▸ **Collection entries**
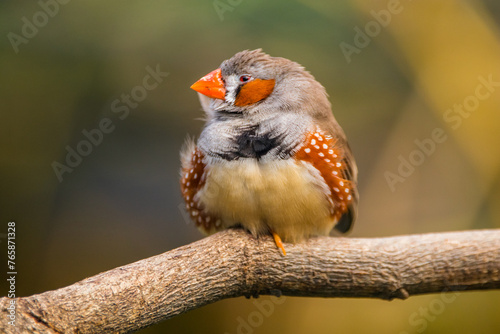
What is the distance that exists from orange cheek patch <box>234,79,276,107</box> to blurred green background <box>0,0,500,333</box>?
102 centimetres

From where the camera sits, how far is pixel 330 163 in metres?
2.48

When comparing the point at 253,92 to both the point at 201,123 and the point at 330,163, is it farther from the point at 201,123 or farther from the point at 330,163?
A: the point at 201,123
* * *
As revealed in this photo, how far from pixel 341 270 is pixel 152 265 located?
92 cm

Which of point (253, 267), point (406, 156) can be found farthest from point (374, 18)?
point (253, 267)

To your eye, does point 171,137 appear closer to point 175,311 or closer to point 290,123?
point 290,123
...
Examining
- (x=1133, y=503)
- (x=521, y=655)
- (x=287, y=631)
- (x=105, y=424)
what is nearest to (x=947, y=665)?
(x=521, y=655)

▸ **To be done**
Locate each line of the material that contains the string "point" and copy those lines out. Case counts.

▸ **Solution for this exercise**
When comparing the point at 253,92 to both the point at 201,123 and the point at 330,163, is it farther from the point at 201,123 or farther from the point at 330,163?
A: the point at 201,123
Which of point (253, 267), point (406, 156) can be found farthest from point (374, 18)?
point (253, 267)
To your eye, does point 171,137 appear closer to point 175,311 or closer to point 290,123?
point 290,123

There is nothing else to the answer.